The empty bed lifted up with dust as another gust of wind came through, rattling the front porch where we stood. The boarding-house was in a set of squeezed-in townhouses, all lined up and once painted in bright colors. Now they’d worn down to an even brown.

“She has to check that Candida’s there,” said Apis. Duran was down below us, offering the mare an apple. She’d been surprisingly tolerant of our long day, traipsing about the district. “It’s one of the rules. No visitors without approval.”

“Ah.” I leaned down as Duran yanked his hand back. The mare’s teeth snapped down on empty air. Maybe she wasn’t so tolerant. “Get up here before she kicks you.”

Duran made quick work of it. “I don’t know why she’s so angry,” he muttered.

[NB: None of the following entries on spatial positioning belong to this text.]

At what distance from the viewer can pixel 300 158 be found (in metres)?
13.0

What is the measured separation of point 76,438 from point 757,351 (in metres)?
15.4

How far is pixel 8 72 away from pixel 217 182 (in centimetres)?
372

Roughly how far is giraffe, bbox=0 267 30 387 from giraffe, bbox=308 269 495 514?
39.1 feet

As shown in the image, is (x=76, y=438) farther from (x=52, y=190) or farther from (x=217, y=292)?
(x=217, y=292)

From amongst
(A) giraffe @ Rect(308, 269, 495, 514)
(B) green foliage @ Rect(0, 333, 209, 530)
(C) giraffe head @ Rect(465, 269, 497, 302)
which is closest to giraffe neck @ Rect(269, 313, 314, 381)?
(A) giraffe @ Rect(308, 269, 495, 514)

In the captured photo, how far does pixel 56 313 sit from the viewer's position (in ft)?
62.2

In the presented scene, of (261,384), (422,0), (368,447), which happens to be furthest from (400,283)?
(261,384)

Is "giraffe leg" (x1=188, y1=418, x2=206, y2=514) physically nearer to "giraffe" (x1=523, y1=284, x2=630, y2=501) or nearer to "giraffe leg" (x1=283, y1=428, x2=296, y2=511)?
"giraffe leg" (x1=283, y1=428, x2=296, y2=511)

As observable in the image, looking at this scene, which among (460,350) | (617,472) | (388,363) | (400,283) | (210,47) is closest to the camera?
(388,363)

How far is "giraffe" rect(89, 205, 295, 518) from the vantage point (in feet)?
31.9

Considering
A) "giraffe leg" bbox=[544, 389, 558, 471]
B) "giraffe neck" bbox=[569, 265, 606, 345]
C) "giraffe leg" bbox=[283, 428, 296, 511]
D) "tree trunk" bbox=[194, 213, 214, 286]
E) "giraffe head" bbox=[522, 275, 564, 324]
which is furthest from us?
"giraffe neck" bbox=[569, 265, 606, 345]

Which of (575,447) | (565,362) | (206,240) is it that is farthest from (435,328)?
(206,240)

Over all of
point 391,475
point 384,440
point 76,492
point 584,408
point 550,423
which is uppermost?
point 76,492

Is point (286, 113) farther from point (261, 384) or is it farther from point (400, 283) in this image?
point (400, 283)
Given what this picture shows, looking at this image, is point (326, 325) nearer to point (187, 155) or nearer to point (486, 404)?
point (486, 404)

We didn’t have many horses up north. Not that he got to deal with, anyway.

“She doesn’t like this boarding house,” said Apis. “The proprietress once-”

Before we could learn what the woman had done, the door swung open again. A large woman stood beyond it. She was tall enough she would have to bend down to get through the doorway. When she folded her arms, they bulged with muscle. She was wearing a very conservative dress. Even my mother couldn’t have disapproved of it.

I swallowed. So. This was why no-one tried to break the rules.

Behind her, nearly eclipsed by her massive form, was a girl in her mid-twenties at most. She peered around the woman’s waist. “Apis? Has something else- please tell me there wasn’t another fire.”

“Do you invite them in?”

“Of course I do.” The girl coughed impatiently. “I mean-”

“Please, come in,” said the massive woman. “Follow me. I will chaperone you while you have tea in the parlor. Curfew will begin soon. I hope you will be able to finish your business before then.”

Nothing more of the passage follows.